First, I planned to use the LOAD debugger command, which allows you to load values ​​from a .hex or .bin file into memory, but quickly found out that LOAD for some reason does not load values ​​into RAM.
And I would not be able to fill out the registers with this command anyway.

Well, okay, it would still require too many gestures, convert text to bin, convert bin to hex ...

Fortunately, Kayla has a simulator, and for a simulator you can write scripts in some wretched C-like language. And in this language there is an opportunity to write in memory! To do this, there are special functions like _WDWORD and _WBYTE . We collect all ideas in a heap, and we receive here such code.

 #define USER_ASSERT( statement ) \ do \ { \ if(! (statement) ) \ { \ DEBUG_PRINTF_ERROR( "Assertion on line %d in file %s!\n", \ __LINE__, __FILE__ ); \ \ print_minidump(); \ __disable_irq(); \ while(1) \ { \ __BKPT(0xAB); \ if(0) \ break; \ } \ } \ } while(0) //   ,    //   ,         scatter- extern unsigned int Image$$REGION_STACK$$ZI$$Limit; void print_minidump() { //   - armcc  arm-clang #if __CC_ARM || ( (__ARMCC_VERSION) && (__ARMCC_VERSION >= 6010050)) using MemPointer = const uint32_t *; //   ,   static const auto stack_upper_address = (MemPointer) &(Image$$REGION_STACK$$ZI$$Limit ); //      , ..      //  SP  stack_upper_address auto LR = __return_address(); auto PC = __current_pc(); auto SP = __current_sp(); auto i = 0; DEBUG_PRINTF("\nCopy the following function for simulator to .ini-file, \n" "start fresh debug session in simulator and call __load_minidump() from command window.\n" "You should be able to see the call stack in CallStack window\n\n"); DEBUG_PRINTF("func void __load_minidump() {\n "); for( MemPointer stack = (MemPointer)SP; stack <= stack_upper_address; stack++ ) { DEBUG_PRINTF("_WDWORD (0x%p, 0x%08x); ", stack, *stack ); //         if( i == 1 ) { DEBUG_PRINTF("\n "); i=0; } else { i++; } } DEBUG_PRINTF("\n LR = 0x%08x;", LR ); DEBUG_PRINTF("\n PC = 0x%08x;", PC ); DEBUG_PRINTF("\n SP = 0x%08x;", SP ); DEBUG_PRINTF("\n}\n"); #endif } 

To download the minidump, we need to create a .ini file, copy the __load_minidump function into it, add this file to the autorun - Project -> Options for Target -> Debug and in the Use Simulator section, register this .ini file in the “Initialization file” column.

Now we just go into the debugging on the simulator and, without starting debugging, we call the function __load_minidump() in the command window.
And voila, we are teleported to the print_minidump function for the line in which the PC is saved.

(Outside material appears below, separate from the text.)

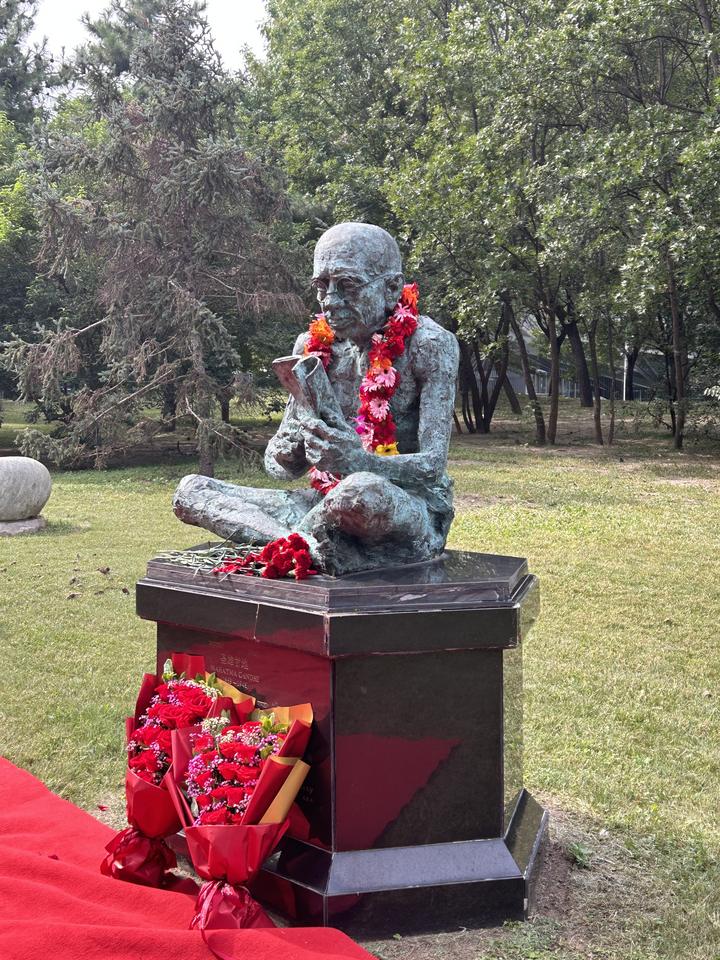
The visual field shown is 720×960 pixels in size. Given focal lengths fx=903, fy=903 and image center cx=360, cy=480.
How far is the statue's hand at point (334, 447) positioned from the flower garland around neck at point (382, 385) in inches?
7.9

And in the Callstack + Locals window you can see the call stack.

Basically, that's all. As far as I could verify, the minidump works for both normal functions and interrupt handlers. Whether it will work for any perversions with setjmp/longjmp or alloca - I don’t know, because I don’t practice perversions.

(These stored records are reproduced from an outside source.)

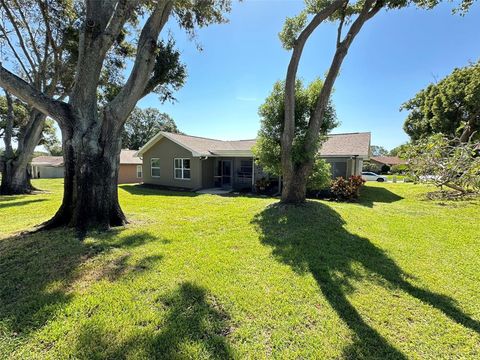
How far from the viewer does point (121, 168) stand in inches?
998

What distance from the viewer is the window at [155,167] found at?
19.1m

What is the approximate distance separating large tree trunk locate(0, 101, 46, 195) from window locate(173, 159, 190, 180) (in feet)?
27.7

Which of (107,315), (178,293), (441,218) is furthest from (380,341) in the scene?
(441,218)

I am quite pleased with what happened; The code is small, from the overhead - the macro for the assert is slightly swollen. In this case, all the boring work on the analysis of the stack fell on the shoulders of the IDE, where it belongs.

Then I googled a bit more and found a similar thing for gcc and gdb - CrashCatcher .

I understand that I have not invented anything new, but I did not manage to find a ready-made recipe leading to a similar result. I would be grateful if they tell me what could have been done better.